PROVIDED PASSAGE: Begin

Monday, 22 June 2009

waiting to be hurt and mended

From my window I look over to the garden next door. There is a garden chair there, with a full-length faded pink cushion on it. From the corner of my eye it looks like a person, but when I look directly at it, there is nobody there.

Waiting for surgery later this week, I feel as if I am living in a world of illusions. Do my arm and shoulder really need to be cut open to be repaired? It depends what I try to do. Most of the time I don't look or feel like a need fixing. Till I try to hang out the washing. Then I notice myself compensating in a dozen small ways.

But how strange to be inviting people into your body on the basis of a ten minute conversation three months ago. I do not know, and may not meet, them. They do not know me, just my body, and then only in part. The nearest analogy I can think of is casual sex.

PROVIDED PASSAGE: End
DATA EXTRACTS: Begin

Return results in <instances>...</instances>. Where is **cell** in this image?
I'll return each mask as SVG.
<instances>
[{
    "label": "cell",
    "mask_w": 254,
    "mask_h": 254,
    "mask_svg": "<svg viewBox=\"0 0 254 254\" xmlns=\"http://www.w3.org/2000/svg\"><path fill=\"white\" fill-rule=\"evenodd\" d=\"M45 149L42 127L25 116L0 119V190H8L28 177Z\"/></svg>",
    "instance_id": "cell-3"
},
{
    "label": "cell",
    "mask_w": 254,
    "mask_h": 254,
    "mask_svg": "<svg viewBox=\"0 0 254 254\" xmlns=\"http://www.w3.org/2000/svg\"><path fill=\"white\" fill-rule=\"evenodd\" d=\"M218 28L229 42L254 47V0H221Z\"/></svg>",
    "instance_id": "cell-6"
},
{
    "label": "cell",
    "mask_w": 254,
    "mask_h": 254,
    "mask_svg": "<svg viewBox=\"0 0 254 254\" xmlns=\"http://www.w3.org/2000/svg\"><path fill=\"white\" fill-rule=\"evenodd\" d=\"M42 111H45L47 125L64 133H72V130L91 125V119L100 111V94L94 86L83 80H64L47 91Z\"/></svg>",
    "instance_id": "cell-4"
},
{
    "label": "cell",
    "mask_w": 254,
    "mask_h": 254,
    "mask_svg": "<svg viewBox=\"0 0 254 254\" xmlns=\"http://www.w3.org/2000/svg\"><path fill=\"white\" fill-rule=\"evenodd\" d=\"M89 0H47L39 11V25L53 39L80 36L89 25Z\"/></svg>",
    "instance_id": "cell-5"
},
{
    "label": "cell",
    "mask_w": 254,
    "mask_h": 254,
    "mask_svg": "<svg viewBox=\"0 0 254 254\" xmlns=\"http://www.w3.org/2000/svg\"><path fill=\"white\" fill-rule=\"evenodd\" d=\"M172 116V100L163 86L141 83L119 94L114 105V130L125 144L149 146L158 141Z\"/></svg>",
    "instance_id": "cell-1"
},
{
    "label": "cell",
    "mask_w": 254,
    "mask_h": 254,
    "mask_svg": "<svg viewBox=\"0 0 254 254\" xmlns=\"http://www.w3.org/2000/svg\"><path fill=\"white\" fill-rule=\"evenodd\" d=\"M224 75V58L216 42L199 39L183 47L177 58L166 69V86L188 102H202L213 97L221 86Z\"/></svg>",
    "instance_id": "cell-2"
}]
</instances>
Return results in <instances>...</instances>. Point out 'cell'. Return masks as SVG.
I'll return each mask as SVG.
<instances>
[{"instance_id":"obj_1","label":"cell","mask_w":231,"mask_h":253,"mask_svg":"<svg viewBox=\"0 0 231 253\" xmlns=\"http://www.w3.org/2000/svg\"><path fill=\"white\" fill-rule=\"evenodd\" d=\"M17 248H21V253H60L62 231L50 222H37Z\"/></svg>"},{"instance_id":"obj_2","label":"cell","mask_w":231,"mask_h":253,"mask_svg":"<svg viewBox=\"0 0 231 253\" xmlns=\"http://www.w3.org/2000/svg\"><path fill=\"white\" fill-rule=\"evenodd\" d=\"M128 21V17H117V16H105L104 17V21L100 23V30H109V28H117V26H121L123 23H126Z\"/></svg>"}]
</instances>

DATA EXTRACTS: End

▶ WHAT YOU WILL DO
(1) In the entry about waiting for surgery, what object in the garden next door looks like a person from the corner of the writer's eye?
(2) Using the entry, explain why the writer finds it strange to be "inviting people into your body."

▶ ANSWER LIST
(1) A garden chair with a full-length faded pink cushion on it.

(2) The invitation rests on a ten-minute conversation three months earlier. The writer does not know these people and may not meet them. They know only the writer's body, and only part of it.